[[ The input, beginning ]]
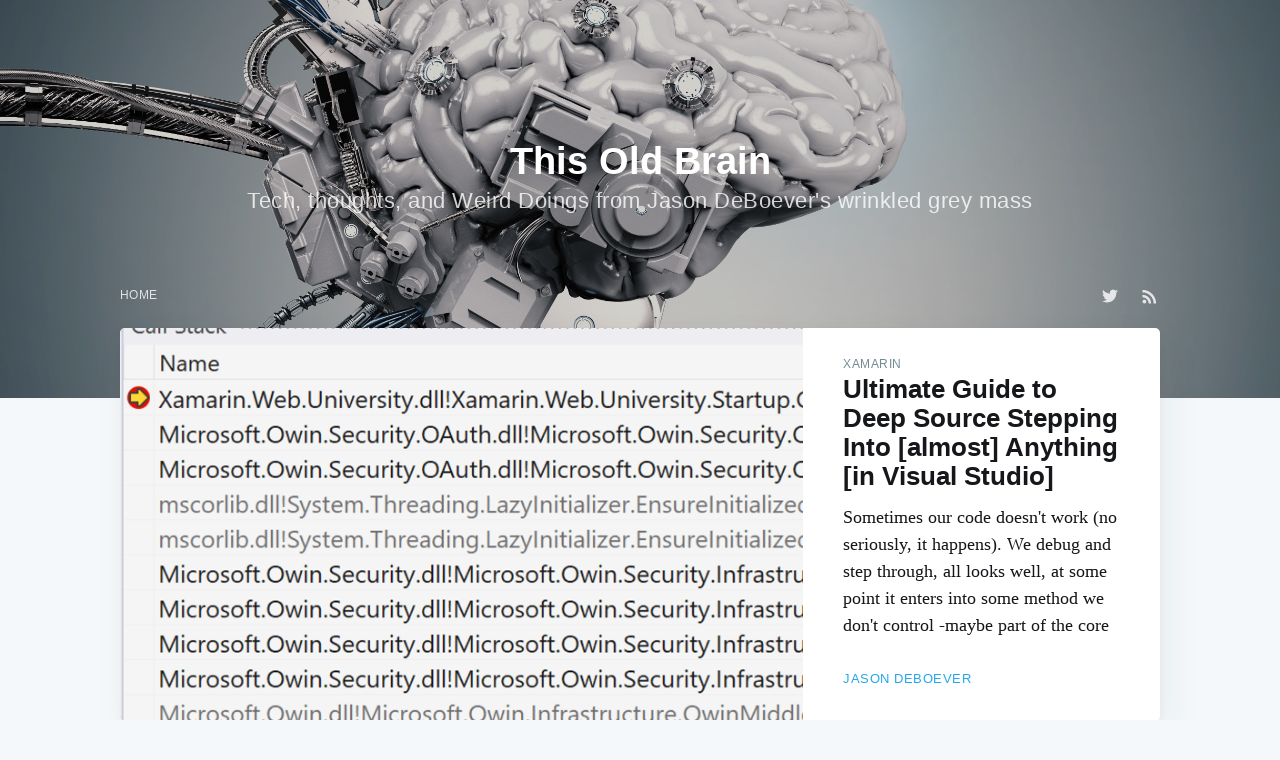

--- FILE ---
content_type: application/javascript; charset=UTF-8
request_url: https://thisoldbrain.com/assets/js/infinitescroll.js?v=40990fefcf
body_size: 783
content:
// Code snippet inspired by https://github.com/douglasrodrigues5/ghost-blog-infinite-scroll
$(function ($) {
    var currentPage = 1;
    var pathname = window.location.pathname;
    var $document = $(document);
    var $result = $('.post-feed');
    var buffer = 100;

    var ticking = false;
    var isLoading = false;

    var lastScrollY = window.scrollY;
    var lastWindowHeight = window.innerHeight;
    var lastDocumentHeight = $document.height();

    // remove hash params from pathname
    pathname = pathname.replace(/#(.*)$/g, '').replace('/\//g', '/');

    function onScroll() {
        lastScrollY = window.scrollY;
        requestTick();
    }

    function onResize() {
        lastWindowHeight = window.innerHeight;
        lastDocumentHeight = $document.height();
        requestTick();
    }

    function requestTick() {
        if (!ticking) {
            requestAnimationFrame(infiniteScroll)
        }
        ticking = true;
    }

    function infiniteScroll () {
        // return if already loading
        if (isLoading) {
            return;
        }

        // return if not scroll to the bottom
        if (lastScrollY + lastWindowHeight <= lastDocumentHeight - buffer) {
            ticking = false;
            return;
        }

        // return if currentPage is the last page already
        if (currentPage === maxPages) {
            return;
        }

        isLoading = true;

        // next page
        currentPage++;

        // Load more
        var nextPage = pathname + 'page/' + currentPage + '/';

        $.get(nextPage, function (content) {
            $result.append($(content).find('.post').hide().fadeIn(100));

        }).fail(function (xhr) {
            // 404 indicates we've run out of pages
            if (xhr.status === 404) {
                window.removeEventListener('scroll', onScroll, {passive: true});
                window.removeEventListener('resize', onResize);
            }

        }).always(function () {
            lastDocumentHeight = $document.height();
            isLoading = false;
            ticking = false;
        });
    }

    window.addEventListener('scroll', onScroll, {passive: true});
    window.addEventListener('resize', onResize);

    infiniteScroll();
});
[[ The input, end ]]
:: Assigned task ::
Restate the material above word for word, so that nothing changes except that the pictures are gone.

:: Output of the task ::
--- FILE ---
content_type: application/javascript; charset=UTF-8
request_url: https://thisoldbrain.com/assets/js/infinitescroll.js?v=40990fefcf
body_size: 783
content:
// Code snippet inspired by https://github.com/douglasrodrigues5/ghost-blog-infinite-scroll
$(function ($) {
    var currentPage = 1;
    var pathname = window.location.pathname;
    var $document = $(document);
    var $result = $('.post-feed');
    var buffer = 100;

    var ticking = false;
    var isLoading = false;

    var lastScrollY = window.scrollY;
    var lastWindowHeight = window.innerHeight;
    var lastDocumentHeight = $document.height();

    // remove hash params from pathname
    pathname = pathname.replace(/#(.*)$/g, '').replace('/\//g', '/');

    function onScroll() {
        lastScrollY = window.scrollY;
        requestTick();
    }

    function onResize() {
        lastWindowHeight = window.innerHeight;
        lastDocumentHeight = $document.height();
        requestTick();
    }

    function requestTick() {
        if (!ticking) {
            requestAnimationFrame(infiniteScroll)
        }
        ticking = true;
    }

    function infiniteScroll () {
        // return if already loading
        if (isLoading) {
            return;
        }

        // return if not scroll to the bottom
        if (lastScrollY + lastWindowHeight <= lastDocumentHeight - buffer) {
            ticking = false;
            return;
        }

        // return if currentPage is the last page already
        if (currentPage === maxPages) {
            return;
        }

        isLoading = true;

        // next page
        currentPage++;

        // Load more
        var nextPage = pathname + 'page/' + currentPage + '/';

        $.get(nextPage, function (content) {
            $result.append($(content).find('.post').hide().fadeIn(100));

        }).fail(function (xhr) {
            // 404 indicates we've run out of pages
            if (xhr.status === 404) {
                window.removeEventListener('scroll', onScroll, {passive: true});
                window.removeEventListener('resize', onResize);
            }

        }).always(function () {
            lastDocumentHeight = $document.height();
            isLoading = false;
            ticking = false;
        });
    }

    window.addEventListener('scroll', onScroll, {passive: true});
    window.addEventListener('resize', onResize);

    infiniteScroll();
});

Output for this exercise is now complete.